◆ EXERCISE TEXT
______________________________
Bunawan town plans to preserve the remains of the 1-ton crocodile, named Lolong, in a museum to keep tourists coming and stop the community from slipping back into obscurity, the mayor said Monday.

Lolong was declared dead Sunday after being found floating on its back with a bloated stomach in a pond in an ecotourism park that had begun to draw tourists, revenue and development because of the immense reptile, Mayor Edwin Cox Elorde said.

"The whole town, in fact the whole province, is mourning," Elorde said. "My phones kept ringing because people wanted to say how affected they are."

Wildlife experts will perform an autopsy to determine the cause of death, he said.

Guinness World Records had proclaimed it the largest saltwater crocodile in captivity last year, measuring the giant at 20 feet 3 inches. The reptile took the top spot from an Australian crocodile that measured more than 17 feet and weighed nearly a ton.

Estimated at more than 50 years old, the crocodile was named after a government environmental officer who died from a heart attack after traveling to Bunawan in Agusan del Sur province to help capture the beast.

Even though Lolong was blamed for the deaths of several villagers over the years, Bunawan villagers grew to love the giant reptile because it came to symbolize the rich biodiversity of the marsh where it was captured.
______________________________
◆ DATA EXTRACTS
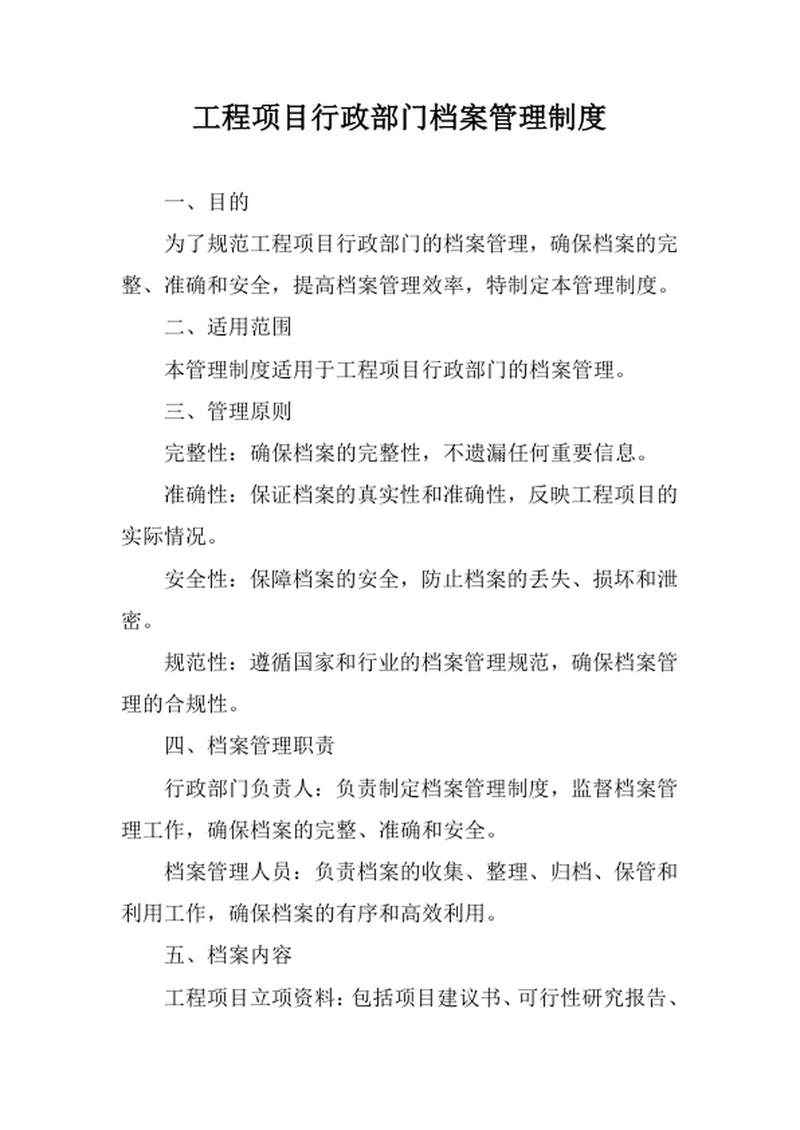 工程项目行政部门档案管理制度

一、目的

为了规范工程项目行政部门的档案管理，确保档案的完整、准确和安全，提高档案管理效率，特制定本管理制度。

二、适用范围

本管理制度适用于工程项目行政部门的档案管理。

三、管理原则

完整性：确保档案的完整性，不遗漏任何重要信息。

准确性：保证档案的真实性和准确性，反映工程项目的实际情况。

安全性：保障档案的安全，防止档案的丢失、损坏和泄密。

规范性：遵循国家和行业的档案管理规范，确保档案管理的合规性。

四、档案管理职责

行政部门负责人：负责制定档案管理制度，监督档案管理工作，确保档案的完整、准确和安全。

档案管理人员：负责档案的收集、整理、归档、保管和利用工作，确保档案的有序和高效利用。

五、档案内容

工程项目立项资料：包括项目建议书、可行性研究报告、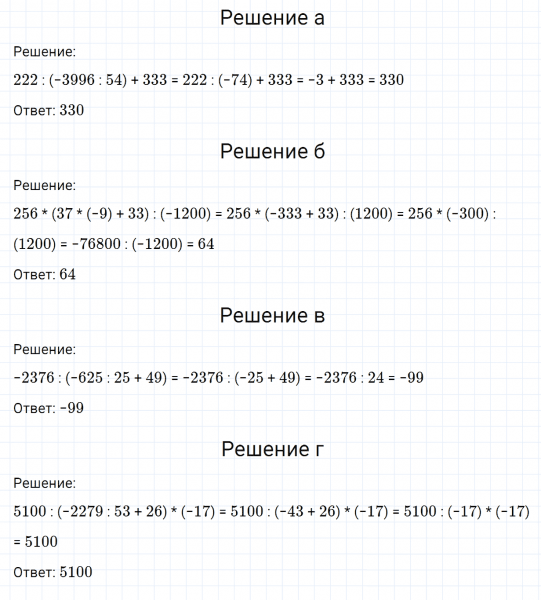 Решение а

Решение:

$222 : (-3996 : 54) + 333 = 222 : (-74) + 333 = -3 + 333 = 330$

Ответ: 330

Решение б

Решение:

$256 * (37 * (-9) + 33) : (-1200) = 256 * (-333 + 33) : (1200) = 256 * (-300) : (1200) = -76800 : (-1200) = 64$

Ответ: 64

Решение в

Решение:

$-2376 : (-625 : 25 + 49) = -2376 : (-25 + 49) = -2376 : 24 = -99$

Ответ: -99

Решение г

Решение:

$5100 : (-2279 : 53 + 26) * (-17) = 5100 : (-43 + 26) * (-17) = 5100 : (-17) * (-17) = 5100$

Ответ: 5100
______________________________
◆ WHAT TO WORK ON
1 > List every measurement of weight, length or age that the crocodile article gives.
2 > Retype the crocodile article from "Lolong was declared" to "Cox Elorde said.".
Rely only on the crocodile article, not on the entries.

◆ TASK-BY-TASK OUTPUTS
1 >
- 1-ton
- 20 feet 3 inches
- more than 17 feet
- nearly a ton
- more than 50 years old

2 >
Lolong was declared dead Sunday after being found floating on its back with a bloated stomach in a pond in an ecotourism park that had begun to draw tourists, revenue and development because of the immense reptile, Mayor Edwin Cox Elorde said.